KUTIPAN DOKUMEN:
———

Ditambah, jika merujuk pada bahasa yang digunakan, bukan juga makhluk hidup dari negara yang kini lebih populer disebut 'Wakanda'--walaupun di negeri tersebut memang ada suatu daerah yang mayoritas penduduknya adalah kaum dari etnis tersebut. Saya kemudian menyadari bahwa makhluk hidup yang suka menyinyiri kehidupan pribadi makhluk lain ternyata tidak pandang asalnya. Semua berpotensi melakukannya.
Bahkan, bisa saja, tulisan saya ini termasuk menyinyiri orang yang berkomentar tersebut.
Bedanya, saya harus menulisnya lebih bertele-tele agar tidak langsung membuat sumbu pendek terbakar dan meledakkan kompor bututnya, melainkan agar orang yang membaca mau mencoba mengetahui apa awal mula dari tulisan ini dan bagaimana saya menanggapi komentar tersebut.
Tentu, konteksnya kini bukan hanya tentang kehidupan pribadi mantan aktris yang saya akui wajah mudanya dulu ternyata bisa menepikan sejenak daftar selebritas cantik masa kini yang sudah membuat banyak orang overthinking; apakah dia cantik alami atau hasil operasi plastik.

———

DATA LATIHAN:
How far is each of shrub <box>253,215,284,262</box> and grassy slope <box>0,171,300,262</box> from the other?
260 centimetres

———

TUGAS YANG DIKERJAKAN:
1. Menurut kutipan dokumen, siapa yang berpotensi menyinyiri kehidupan pribadi makhluk lain?
2. Terjemahkan kalimat dari kutipan dokumen berikut ke dalam bahasa Inggris: "Bahkan, bisa saja, tulisan saya ini termasuk menyinyiri orang yang berkomentar tersebut."
3. Teruskan kutipan dokumen tentang kebiasaan menyinyiri kehidupan pribadi orang lain, dimulai setelah kalimat terakhirnya.
Materi ini tidak berkaitan dengan kutipan dokumen.

HASIL LATIHAN:
1. Semua makhluk hidup berpotensi melakukannya, tanpa memandang asalnya.

2. In fact, it may well be that this writing of mine also counts as sniping at the person who made that comment.

3.
Saya jujur tidak tahu apakah selebritas tahun 1990-an sudah ada yang operasi plastik atau belum. Atau, memang mereka mengandalkan faktor keturunan dari orang Eropa yang membuat wajahnya lebih berkarakter dan laku di layar lebar dan sampul majalah.
Yang pasti, saya kemudian menyamakan gaya hidup selebritas dari semua negara dan semua era dengan satu hal yang dipermasalahkan oleh masyarakat umum, yakni pernikahan. Sampai kalender Masehi sudah di angka 2023, saya masih dan terus menemukan komentar-komentar tentang pernikahan, termasuk jika perempuan telat menikah, gampang cerai, dan tidak punya anak.
Hal ini kemudian dikaitkan dengan penilaian bahwa perempuan yang sedemikian rupa biasanya karena mengejar karier, uang, dan gengsi. Sehingga, mereka lupa tentang kehidupan mereka yang seharusnya dapat menikah, langgeng, dan punya anak, yang kemudian menjadi tolok-ukur kehidupan yang bahagia. Betulkah demikian?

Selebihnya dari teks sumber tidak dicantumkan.